WikiLeaks blames US for cutting Assange's internet connection

WikiLeaks blames US for cutting Assange's internet connection

WikiLeaks claims Secretary of State John Kerry asked Ecuador to intervene

WikiLeaks is accusing U.S. Secretary of State John Kerry of trying to stop the site from publishing stolen emails from Hillary Clinton's presidential campaign.

Citing "multiple U.S. sources," the site tweeted on Tuesday that Kerry had asked the Ecuadorian government to prevent WikiLeaks' founder Julian Assange from releasing more documents.

Assange is currently residing in the Ecuadorian embassy in London, where he has been helping to run the WikiLeaks site. But on Saturday, the Ecuadorian government shut down his internet connection.

WikiLeaks claimed that Kerry had private negotiations with Ecuador last month.

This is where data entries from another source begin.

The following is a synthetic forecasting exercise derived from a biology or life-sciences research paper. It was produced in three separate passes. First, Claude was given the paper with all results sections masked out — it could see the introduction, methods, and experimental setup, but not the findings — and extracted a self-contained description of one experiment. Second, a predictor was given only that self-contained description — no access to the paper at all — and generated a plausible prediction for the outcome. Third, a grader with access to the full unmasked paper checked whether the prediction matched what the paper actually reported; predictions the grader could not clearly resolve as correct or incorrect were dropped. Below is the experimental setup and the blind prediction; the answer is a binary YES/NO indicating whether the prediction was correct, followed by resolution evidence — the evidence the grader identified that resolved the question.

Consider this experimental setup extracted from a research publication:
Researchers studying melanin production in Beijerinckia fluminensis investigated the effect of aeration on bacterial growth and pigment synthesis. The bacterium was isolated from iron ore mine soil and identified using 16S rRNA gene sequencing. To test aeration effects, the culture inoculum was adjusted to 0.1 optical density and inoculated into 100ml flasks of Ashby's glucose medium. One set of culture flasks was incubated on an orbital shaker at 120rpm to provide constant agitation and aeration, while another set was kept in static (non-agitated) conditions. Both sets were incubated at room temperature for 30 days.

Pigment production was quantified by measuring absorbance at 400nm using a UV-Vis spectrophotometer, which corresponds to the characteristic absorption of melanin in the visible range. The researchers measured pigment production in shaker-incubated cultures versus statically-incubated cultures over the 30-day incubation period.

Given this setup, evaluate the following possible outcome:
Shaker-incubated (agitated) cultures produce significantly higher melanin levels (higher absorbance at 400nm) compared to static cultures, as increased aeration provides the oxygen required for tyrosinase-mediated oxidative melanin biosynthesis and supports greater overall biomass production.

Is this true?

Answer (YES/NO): YES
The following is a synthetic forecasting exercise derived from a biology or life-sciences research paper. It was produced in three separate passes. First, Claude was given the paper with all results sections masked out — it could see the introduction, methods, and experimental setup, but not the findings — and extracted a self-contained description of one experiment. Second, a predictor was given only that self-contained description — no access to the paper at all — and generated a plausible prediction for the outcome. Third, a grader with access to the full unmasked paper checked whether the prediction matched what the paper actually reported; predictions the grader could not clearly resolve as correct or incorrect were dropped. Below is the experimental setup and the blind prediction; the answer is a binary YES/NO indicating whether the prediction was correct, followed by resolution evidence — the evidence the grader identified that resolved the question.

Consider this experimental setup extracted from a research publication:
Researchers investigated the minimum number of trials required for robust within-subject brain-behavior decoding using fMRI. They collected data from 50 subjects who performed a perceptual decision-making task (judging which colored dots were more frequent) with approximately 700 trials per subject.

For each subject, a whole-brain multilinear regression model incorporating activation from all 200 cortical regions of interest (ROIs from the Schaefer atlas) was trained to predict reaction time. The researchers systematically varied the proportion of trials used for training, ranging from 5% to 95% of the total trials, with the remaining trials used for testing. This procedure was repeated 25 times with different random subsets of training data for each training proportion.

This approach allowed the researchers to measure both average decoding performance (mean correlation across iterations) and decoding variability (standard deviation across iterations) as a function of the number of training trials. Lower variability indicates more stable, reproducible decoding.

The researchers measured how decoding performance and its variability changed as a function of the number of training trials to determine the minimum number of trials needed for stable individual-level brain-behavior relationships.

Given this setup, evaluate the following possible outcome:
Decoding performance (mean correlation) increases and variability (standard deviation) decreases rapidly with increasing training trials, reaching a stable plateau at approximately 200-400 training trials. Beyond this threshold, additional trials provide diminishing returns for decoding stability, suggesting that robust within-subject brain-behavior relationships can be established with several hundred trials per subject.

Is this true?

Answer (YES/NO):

However, the U.S. Department of State is denying any involvement with cutting Assange's internet connection.

"While our concerns about WikiLeaks are longstanding, any suggestion that Secretary Kerry or the State Department were involved in shutting down WikiLeaks is false," the department said in an email.

News of Assange losing his internet connection comes as WikiLeaks has vowed to release sensitive documents relating to the upcoming U.S. presidential election. The site has been posting thousands of stolen emails from Clinton's campaign chairman John Podesta, potentially helping her presidential rival Donald Trump.

However, the U.S. government is concerned that WikiLeaks is releasing the documents as part of a Russian government-led campaign to influence this year's U.S. election. In a rare move, U.S. intelligence agencies have publicly blamed Russia for hacking U.S. officials and political groups, in an effort to steal confidential documents and then leak them through sites including WikiLeaks.

The Russian government has denied any involvement. WikiLeaks is also refusing to name its sources for its allegations about Kerry. Even so, President Barack Obama's administration is considering a "proportional" response to the election-related hacking, which could include economic sanctions or even cyberattacks.

Despite the controversy, the Ecuadorian government on Monday reaffirmed its decision to grant Assange political asylum. The protection will continue as long as the circumstances that led to that decision remain, the government added.

Assange has been residing in the London embassy for four years. The WikiLeaks site has already moved to contingency plans since he lost his internet connection and continues to release stolen emails from Clinton's aide.